In [None]:
!python --version

In [None]:
from google.colab import drive
drive.mount('/content/drive')

In [None]:
!pip install simpletransformers
!pip install transformers

In [None]:
import pandas as pd
from sklearn.model_selection import train_test_split
import string
from collections import Counter
import re
from imblearn.over_sampling import RandomOverSampler
from imblearn.under_sampling import RandomUnderSampler
from sklearn.metrics import roc_auc_score
from simpletransformers.classification import ClassificationModel, ClassificationArgs
import re
from transformers import BartTokenizer, BartForConditionalGeneration
from transformers import AutoTokenizer, AutoModelForSeq2SeqLM
import matplotlib.pyplot as plt
from sklearn.metrics import roc_curve, roc_auc_score, precision_recall_curve, average_precision_score
import numpy as np

In [None]:
tokenizer_bart_large = BartTokenizer.from_pretrained('facebook/bart-large')
model_bart_large = BartForConditionalGeneration.from_pretrained('facebook/bart-large')

In [None]:
columns = ['MRN', 'ID', 'DATE', 'TYPE', 'TEXT']
notes_1 = pd.read_csv('/content/drive/MyDrive/RA_Medical_DATA/APC_NOTES/MRN_Clinical_Notes_File1.txt', sep='\t', names=columns)
notes_2 = pd.read_csv('/content/drive/MyDrive/RA_Medical_DATA/APC_NOTES/MRN_Clinical_Notes_File2.txt', sep='\t', names=columns)
notes_3 = pd.read_csv('/content/drive/MyDrive/RA_Medical_DATA/APC_NOTES/MRN_Clinical_Notes_File3.txt', sep='\t', names=columns)

In [None]:
icd_notes_updated = pd.read_csv('/content/drive/MyDrive/RA_Medical_DATA/APC_NOTES/updated-diagnosis-list.csv')
icd_notes_updated.drop('Unnamed: 0', axis=1, inplace=True)

In [None]:
icd_notes_updated.head(5)

In [None]:
icd_notes_updated_merged = icd_notes_updated.groupby('MRN')['problem'].agg(lambda x: ', '.join(x)).reset_index()

In [None]:
icd_notes_updated_merged.head(5)

In [None]:
label_classification = pd.read_excel('/content/drive/MyDrive/RA_Medical_DATA/APC_NOTES/classification.xlsx')

In [None]:
label_classification.head(5)

In [None]:
print(label_classification['outcome'].value_counts())

In [None]:
notes = pd.concat([notes_1, notes_2, notes_3], axis=0)
notes = notes[notes['TYPE'].isin(['H&P'])]

In [None]:
def clean_input(input_text):
    cleaned_text = re.sub(r"&#x0A;", "", input_text)
    cleaned_text = re.sub(r"-{3,}", "", cleaned_text)
    cleaned_text = cleaned_text.strip()

    return cleaned_text

In [None]:
notes['TEXT'] = notes['TEXT'].apply(clean_input)

In [None]:
notes.head(3)

In [None]:
notes['DATE_NEW'] = pd.to_datetime(notes['DATE'])

In [None]:
notes.head(3)

In [None]:
notes['text_length'] = notes['TEXT'].apply(lambda x: len(x))

In [None]:
notes.head(3)

In [None]:
average_length = notes['text_length'].mean()

print(average_length)

In [None]:
Q1 = notes['text_length'].quantile(0.25)
Q3 = notes['text_length'].quantile(0.75)
IQR = Q3 - Q1

# Filter out rows with text lengths within the acceptable range (excluding outliers)
filtered_notes_for_length = notes[(notes['text_length'] >= Q1 - 1.5 * IQR) & (notes['text_length'] <= Q3 + 1.5 * IQR)]

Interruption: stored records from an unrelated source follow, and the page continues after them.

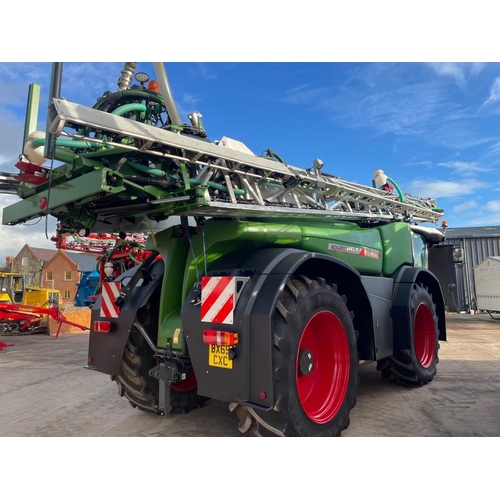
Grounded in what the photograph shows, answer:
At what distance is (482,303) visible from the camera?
50.8 ft

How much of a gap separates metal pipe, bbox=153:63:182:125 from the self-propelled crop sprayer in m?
0.02

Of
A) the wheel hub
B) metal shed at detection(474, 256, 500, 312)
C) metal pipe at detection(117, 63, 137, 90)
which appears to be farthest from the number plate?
metal shed at detection(474, 256, 500, 312)

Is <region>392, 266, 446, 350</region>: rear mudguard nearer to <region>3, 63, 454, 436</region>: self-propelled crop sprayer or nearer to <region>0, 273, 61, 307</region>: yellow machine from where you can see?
<region>3, 63, 454, 436</region>: self-propelled crop sprayer

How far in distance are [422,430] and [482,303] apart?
14.2 m

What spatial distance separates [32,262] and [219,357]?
4965 cm

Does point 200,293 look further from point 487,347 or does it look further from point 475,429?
point 487,347

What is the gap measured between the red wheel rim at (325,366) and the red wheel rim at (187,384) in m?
1.22

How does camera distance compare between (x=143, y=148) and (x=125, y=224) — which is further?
(x=125, y=224)

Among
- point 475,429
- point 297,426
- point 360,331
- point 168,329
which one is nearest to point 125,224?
point 168,329

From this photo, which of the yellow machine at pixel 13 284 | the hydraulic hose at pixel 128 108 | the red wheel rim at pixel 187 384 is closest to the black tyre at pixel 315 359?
the red wheel rim at pixel 187 384

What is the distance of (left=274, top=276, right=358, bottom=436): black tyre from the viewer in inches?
111

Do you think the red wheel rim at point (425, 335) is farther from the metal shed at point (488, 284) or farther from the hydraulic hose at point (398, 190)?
the metal shed at point (488, 284)

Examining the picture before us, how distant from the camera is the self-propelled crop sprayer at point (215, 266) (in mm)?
2758

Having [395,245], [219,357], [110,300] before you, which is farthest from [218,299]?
[395,245]
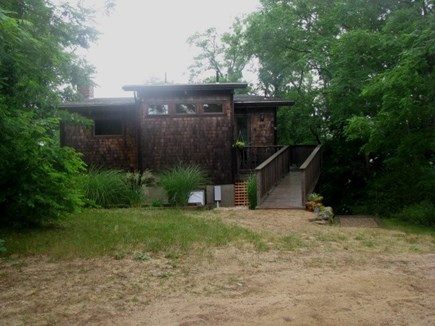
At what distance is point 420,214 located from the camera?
12.1 metres

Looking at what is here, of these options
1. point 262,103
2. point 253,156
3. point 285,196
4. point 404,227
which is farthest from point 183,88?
point 404,227

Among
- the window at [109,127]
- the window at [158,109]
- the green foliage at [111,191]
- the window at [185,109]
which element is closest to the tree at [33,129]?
the green foliage at [111,191]

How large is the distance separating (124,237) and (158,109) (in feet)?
33.7

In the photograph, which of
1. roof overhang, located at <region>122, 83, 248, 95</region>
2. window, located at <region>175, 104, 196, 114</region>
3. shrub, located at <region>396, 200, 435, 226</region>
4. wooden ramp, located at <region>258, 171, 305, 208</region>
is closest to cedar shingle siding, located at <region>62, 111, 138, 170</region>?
roof overhang, located at <region>122, 83, 248, 95</region>

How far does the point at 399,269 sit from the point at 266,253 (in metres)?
2.01

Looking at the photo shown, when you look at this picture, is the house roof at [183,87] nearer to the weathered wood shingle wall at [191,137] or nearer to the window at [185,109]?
the weathered wood shingle wall at [191,137]

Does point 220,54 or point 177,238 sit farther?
point 220,54

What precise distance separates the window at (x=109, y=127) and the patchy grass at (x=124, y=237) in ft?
28.9

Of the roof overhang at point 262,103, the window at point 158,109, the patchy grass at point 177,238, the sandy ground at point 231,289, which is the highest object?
the roof overhang at point 262,103

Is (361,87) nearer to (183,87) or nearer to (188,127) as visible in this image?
(183,87)

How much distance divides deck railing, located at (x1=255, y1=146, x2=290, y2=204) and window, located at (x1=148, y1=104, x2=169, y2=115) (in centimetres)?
485

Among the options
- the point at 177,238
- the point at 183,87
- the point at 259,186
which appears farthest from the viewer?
the point at 183,87

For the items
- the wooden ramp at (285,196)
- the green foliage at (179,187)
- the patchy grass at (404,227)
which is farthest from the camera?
the green foliage at (179,187)

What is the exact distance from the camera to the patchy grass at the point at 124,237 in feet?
→ 23.1
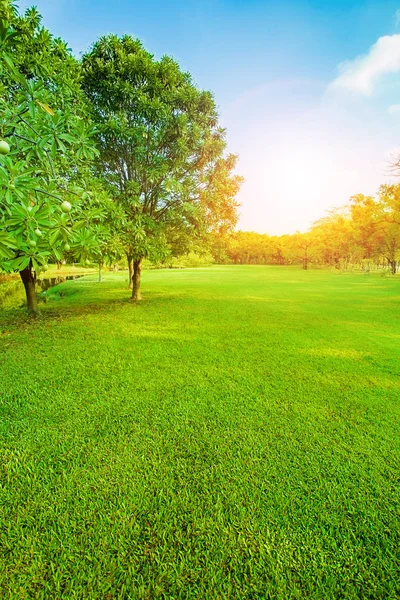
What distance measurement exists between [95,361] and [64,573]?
4.18 m

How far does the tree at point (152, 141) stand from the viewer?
9.88 m

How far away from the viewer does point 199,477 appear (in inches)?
→ 100

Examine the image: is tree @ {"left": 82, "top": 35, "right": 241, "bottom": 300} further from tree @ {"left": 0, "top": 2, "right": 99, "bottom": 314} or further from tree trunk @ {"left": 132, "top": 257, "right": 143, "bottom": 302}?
tree @ {"left": 0, "top": 2, "right": 99, "bottom": 314}

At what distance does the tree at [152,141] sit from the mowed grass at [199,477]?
6.26 metres

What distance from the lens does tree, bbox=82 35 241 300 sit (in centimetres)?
988

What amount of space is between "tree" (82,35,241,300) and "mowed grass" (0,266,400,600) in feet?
20.5

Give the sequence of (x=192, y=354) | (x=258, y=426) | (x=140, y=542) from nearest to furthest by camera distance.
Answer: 1. (x=140, y=542)
2. (x=258, y=426)
3. (x=192, y=354)

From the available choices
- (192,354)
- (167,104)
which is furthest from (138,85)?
(192,354)

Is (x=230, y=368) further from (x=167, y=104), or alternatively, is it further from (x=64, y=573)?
(x=167, y=104)

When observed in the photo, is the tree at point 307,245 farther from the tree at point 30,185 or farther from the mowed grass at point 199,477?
the tree at point 30,185

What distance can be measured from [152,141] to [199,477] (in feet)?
39.2

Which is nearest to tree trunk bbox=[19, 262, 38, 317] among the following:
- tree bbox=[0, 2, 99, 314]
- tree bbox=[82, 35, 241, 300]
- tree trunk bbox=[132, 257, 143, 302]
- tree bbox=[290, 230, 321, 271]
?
tree bbox=[82, 35, 241, 300]

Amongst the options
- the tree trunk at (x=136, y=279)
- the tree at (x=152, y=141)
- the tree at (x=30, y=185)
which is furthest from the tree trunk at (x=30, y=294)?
the tree at (x=30, y=185)

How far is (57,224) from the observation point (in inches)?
86.0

# Calculate the average length of text after excluding outliers
average_length_excluding_outliers = filtered_notes_for_length['text_length'].mean()

print("Average length of text (excluding outliers):", average_length_excluding_outliers)

In [None]:
notes_filtered = notes[notes['TEXT'].apply(lambda x: len(x) > 1800)]

In [None]:
notes_filtered = notes_filtered.sort_values(['MRN', 'DATE_NEW'], ascending=[True, False])

In [None]:
df_notes = notes_filtered.groupby('MRN').agg({'TEXT': lambda x: ' '.join(x.head(1))}).reset_index()

In [None]:
def generate_summary(sentences):
    inputs = tokenizer_bart_large(sentences, return_tensors='pt')
    print('Input shape:', inputs.input_ids.shape)

  # Check if tokenization resulted in more than one chunk
    if inputs.input_ids.shape[1] > 1024:
      # Split the input into smaller chunks
        chunked_input_ids = inputs.input_ids[0].split(1024)
        chunked_attention_mask = inputs.attention_mask[0].split(1024)
        generated_ids = []

      # Generate text for each chunk
        for i in range(len(chunked_input_ids)):
            input_ids = chunked_input_ids[i].unsqueeze(0)
            attention_mask = chunked_attention_mask[i].unsqueeze(0)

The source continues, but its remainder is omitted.